Cross-shaped antenna in Romania

The Trinitas Cross is a cross-shaped antenna with a height of 40 m located on a hill near the Păun village in Bârnova, Iași County. It is taller than the Heroes' Cross on Caraiman Peak, which has a height of 28 m, and is considered the tallest cross in Romania. Due to its height and because it is lit at night, the cross is visible from almost any point of Iași and tens of kilometers away, even in places to the left of the Prut River in Moldova.

==History==
At the initiative of Patriarch Daniel of Romania in July 2006, on the hill near the Păun village, the work began on the raising of a metal cross which would have at its top a broadcast antenna of Radio Trinitas (a radio station founded in 1998 by the then-Metropolitan Daniel). The monument was erected in accordance with regulations, and taking into consideration the fact that all aircraft landing at Iași International Airport pass over the hill. The cross has a metallic frame of 40 m, equivalent to a block of 10 floors and weighs about 6 tons and is illuminated at night by 100 lights. It was raised by a large-capacity crane specially brought from Bacău.

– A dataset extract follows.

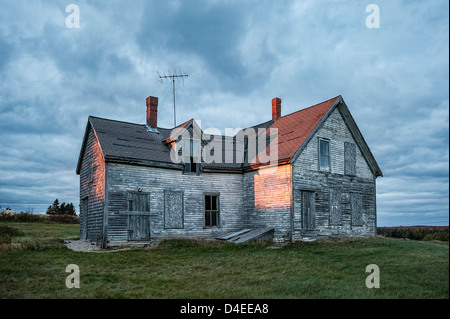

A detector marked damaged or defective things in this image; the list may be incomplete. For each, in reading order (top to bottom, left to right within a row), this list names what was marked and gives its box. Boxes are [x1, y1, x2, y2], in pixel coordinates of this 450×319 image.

broken window [127, 192, 150, 212]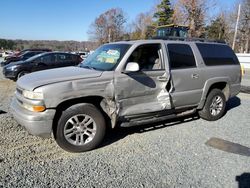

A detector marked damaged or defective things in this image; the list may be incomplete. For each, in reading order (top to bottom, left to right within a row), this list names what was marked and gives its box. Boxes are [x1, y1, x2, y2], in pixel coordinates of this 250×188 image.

At midnight on 21 to 22 August 2006, a synod of 30 priests led by the Patriarch Daniel of Romania consecrated the cross-shaped antenna that would allow some more remote localities of the Iași County to receive the Trinitas radio on a radius of 100 km.

In the years after the inauguration, two pilgrimages were organized to the Trinitas Cross on the Păun Hill, on September 14, 2006 and on July 29, 2007.